Per esempio, un investitore che ha vissuto la paura di una crisi economica potrebbe essere più cauto durante una fase di mercato ribassista, evitando di vendere in preda al panico. Tuttavia, lo stesso meccanismo può portare a una paralisi decisionale se non si riesce a distinguere tra un rischio reale e una paura irrazionale.

La trappola del market timing

Un esempio classico di come le emozioni possano giocare brutti scherzi è il cosiddetto market timing, ossia la strategia di entrare o uscire dai mercati cercando di prevederne i movimenti. L’entusiasmo durante un rally di mercato porta spesso a comprare a prezzi elevati, mentre l’ansia durante un calo spinge a vendere a prezzi bassi. Questa dinamica, secondo l’economista Richard Thaler, è uno dei comportamenti più comuni e disastrosi tra gli investitori non professionisti.

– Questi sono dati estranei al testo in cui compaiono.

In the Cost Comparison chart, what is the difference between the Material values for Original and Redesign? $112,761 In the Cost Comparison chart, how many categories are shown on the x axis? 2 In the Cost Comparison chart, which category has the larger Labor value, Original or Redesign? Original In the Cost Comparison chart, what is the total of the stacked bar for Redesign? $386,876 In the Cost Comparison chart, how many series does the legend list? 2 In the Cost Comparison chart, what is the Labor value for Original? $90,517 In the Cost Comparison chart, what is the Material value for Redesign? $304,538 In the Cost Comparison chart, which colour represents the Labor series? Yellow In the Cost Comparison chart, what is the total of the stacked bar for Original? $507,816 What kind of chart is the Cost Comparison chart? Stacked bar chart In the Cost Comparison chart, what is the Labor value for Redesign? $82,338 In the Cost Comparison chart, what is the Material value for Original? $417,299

Tuttavia, è proprio attraverso gli errori che le emozioni possono diventare un vantaggio. Il ricordo di una decisione impulsiva sbagliata, come vendere in preda al panico, può insegnare a mantenere una visione di lungo periodo e ad evitare errori simili in futuro.

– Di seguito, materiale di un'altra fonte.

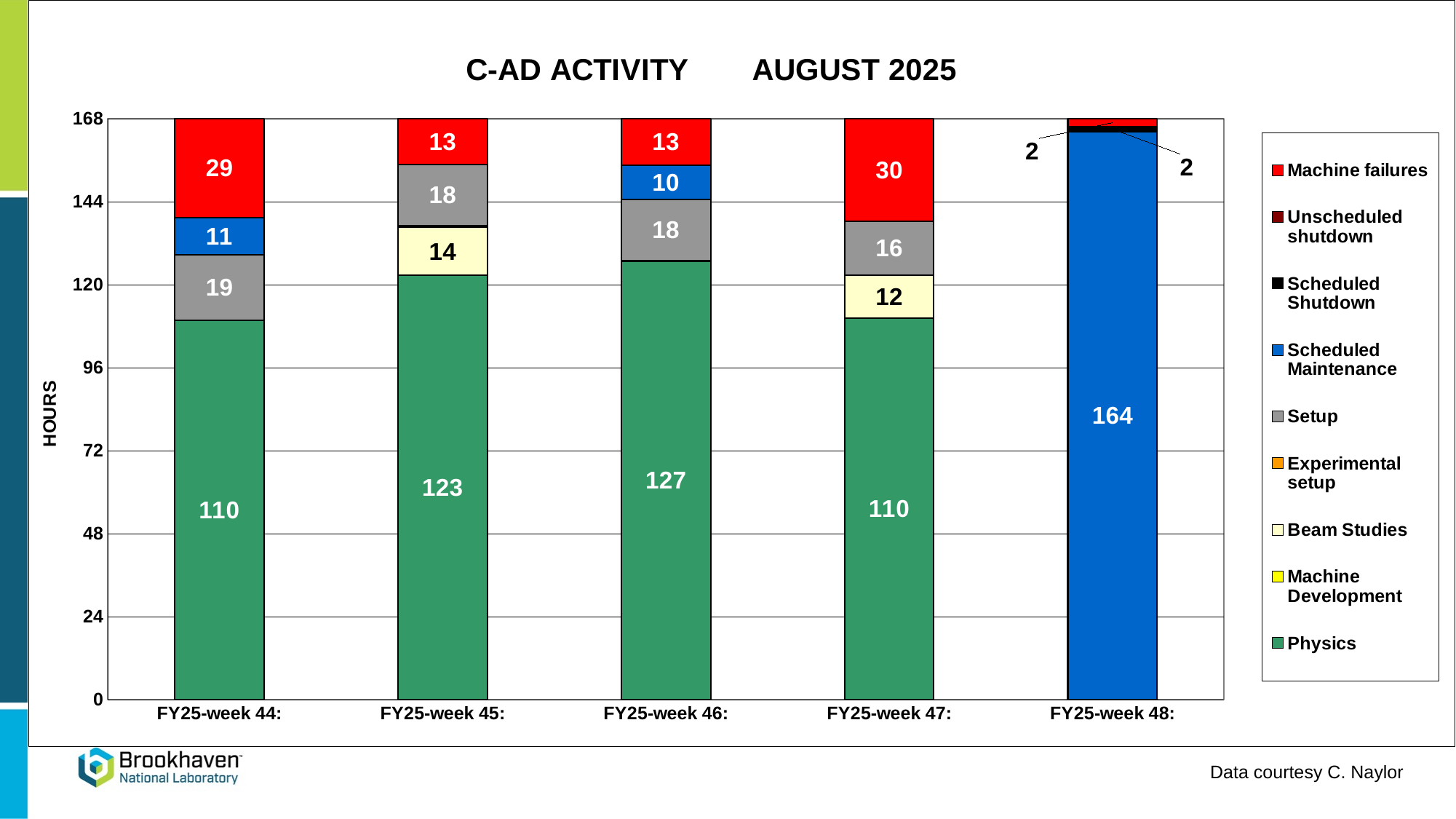
Which week has the lowest Machine failures value? FY25-week 48 How many series does the legend list? 9 What kind of chart is shown on the slide? Stacked bar chart How many hours of Physics are shown for FY25-week 46? 127 What is the total of the stacked bar for FY25-week 45? 168 Which week has the highest Physics value? FY25-week 46 What is the Scheduled Maintenance value for FY25-week 48? 164 Which has the larger Setup value, FY25-week 44 or FY25-week 45? FY25-week 44 What is the difference between the Machine failures values for FY25-week 47 and FY25-week 44? 1 How many weeks are shown on the x axis? 5 How many hours of Beam Studies are shown for FY25-week 47? 12 What is the Machine failures value for FY25-week 47? 30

Tre strategie per gestire le emozioni negli investimenti

Le emozioni non possono essere eliminate, ma è possibile sfruttarle in modo positivo. Ecco tre approcci pratici per farlo:

1. Imposta una strategia e rispettala.
Pianificare il proprio portafoglio con un obiettivo di lungo termine aiuta a ridurre l’impatto delle emozioni a breve termine nel trading online. Ricorda che i mercati sono volatili, ma storicamente premiano la pazienza.

2. Conosci te stesso.
Come suggerisce il consulente finanziario e psicologo MeirStatman, una buona parte del successo negli investimenti dipende dalla capacità di riconoscere i propri punti deboli emotivi. Sapere come reagisci a guadagni e perdite è fondamentale per sviluppare una disciplina solida.

3. Affidati a un consulente esperto.
L’aiuto di un professionista può essere cruciale per mantenere il controllo nei momenti di stress. Un consulente non solo fornisce un punto di vista razionale, ma aiuta anche a contestualizzare le fluttuazioni di mercato, ricordandoti i tuoi obiettivi originali.

Conclusioni

Investire non significa eliminare le emozioni, ma integrarle in un processo decisionale consapevole. Le emozioni sono un linguaggio che il nostro cervello usa per guidarci: imparare ad ascoltarle senza esserne dominati è la chiave per diventare un investitore migliore.

Come disse una volta Kahneman, “Le emozioni non sono un fallimento del pensiero razionale, ma una risorsa che, se ben utilizzata, può renderci più saggi.” Nell’universo complesso e imprevedibile degli investimenti, trasformare le emozioni da nemiche in alleate è il primo passo verso il successo.